La volonté de Dieu qui fait l’ordre de la grâce est donc ajoutée à la volonté qui fait l’ordre de la nature pour la réparer et non pas pour la changer. Il n’y a dans Dieu que ces deux volontés générales, et tout ce qu’il y a dans la terre de réglé dépend de l’une ou de l’autre de ces volontés. On reconnaîtra dans la suite que les passions sont très-réglées, si on ne les considère que par rapport à la conservation du corps, quoiqu’elles nous trompent dans certaines rencontres rares et particulières, auxquelles la cause universelle n’a pas voulu remédier. Il faut donc conclure que les passions sont de l’ordre de la nature, puisqu’elles ne peuvent être de l’ordre de la grâce.

Il est vrai que si l’on considère que le péché du premier homme a changé l’union de l’âme et du corps en dépendance, et qu’il nous a privés du secours d’un Dieu toujours présent et toujours prêt à nous défendre, on peut dire que c’est le péché qui est la cause de l’attachement que nous avons aux choses sensibles, parce que le pêche nous a détachés de Dieu, par lequel seul nous pouvons nous délivrer de leur servitude.

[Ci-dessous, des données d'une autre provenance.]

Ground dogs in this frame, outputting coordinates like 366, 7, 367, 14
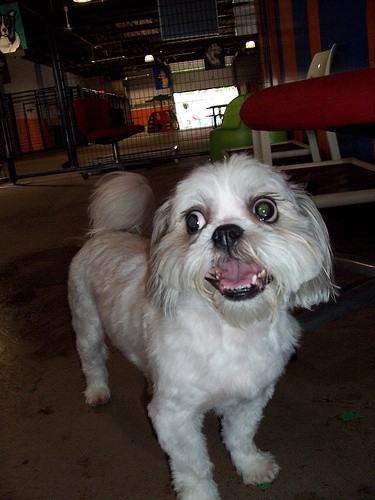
66, 149, 341, 500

Mais sans nous arrêter davantage à la recherche de la première cause des passions, examinons leur étendue, leur nature, leurs causes. leur fin, leur usage, leurs défauts et tout ce qu’elles renferment.


CHAPITRE II.


De l’union de l’esprit avec les objets sensibles, ou de la force et de l’étendue des passions en général.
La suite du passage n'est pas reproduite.